This study first time depicts a synthetic seed protocol of Hedychium coronarium J. Koenig by alginate encapsulation. A non-embryogenic type of propagule i.e. axenic shoot segments excised from in vitro proliferated shoot cultures were used for preparation of synthetic seeds. The production and conversion (one-step plantlet formation) of synthetic seeds was influenced by the concentrations of sodium alginate and calcium chloride (CaCl₂) used. The combination of 3% sodium alginate and 100 mM CaCl₂ was optimum encapsulation matrix showing highest conversion rate (90%) of synthetic seeds on Murashige and Skoog’s (MS) basal medium. The synthetic seeds were stored up to 4 weeks at two different temperatures, one at low temperature (4 °C) and another at culture room condition (25 °C) with one-step conversion rate of 73% and 62% respectively. The clonal fidelity of the plants produced from both freshly prepared synthetic seeds and those synthetic seeds stored for 4 weeks at 4 °C and 25 °C were confirmed using two molecular markers namely randomly amplified polymorphic DNA (RAPD) and inter simple sequence repeats (ISSR). This synthetic seed production protocol of H. coronarium could be utilized for its propagation as well as transfer and exchange of germplasm to distance places.

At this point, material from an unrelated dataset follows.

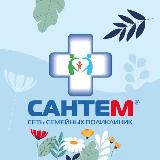 Аватарка канала Сеть семейных поликлиник Сантем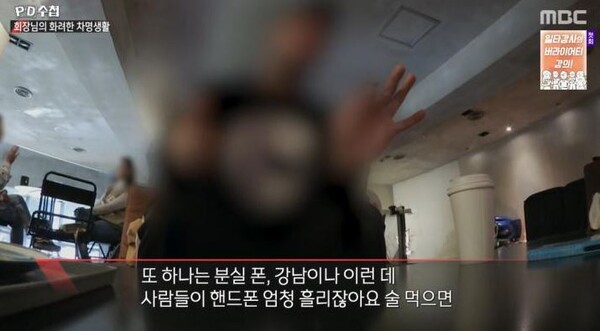 박민영 전 남친, 클럽서 하룻밤 ‘이것’에 쓰는 1억의 정체..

这项研究首次描述了通过藻酸盐包封法合成冠花Hedychium coronarium J. Koenig的合成种子方案。非胚发生型的繁殖体，即从体外增殖的芽培养物中切下的轴生芽段被用于制备合成种子。海藻酸钠和氯化钙（CaCl ₂）的浓度影响合成种子的生产和转化（一步步成苗）。3％海藻酸钠和100 mM CaCl _2的组合最佳包封基质在Murashige和Skoog（MS）基础培养基上显示出最高的合成种子转化率（90％）。合成种子在两种不同的温度下最多可保存4周，一种在低温（4°C）下，另一种在培养室条件（25°C）下，一步转化率分别为73％和62％。使用两个分子标记即随机扩增的多态性DNA（RAPD）和内部简单序列重复（ISSR）确认了新鲜制备的合成种子以及在4°C和25°C下储存4周的合成种子生产的植物的克隆保真度。 ）。冠状杆菌的这种合成种子生产方案可用于其繁殖以及种质向远处的转移和交换。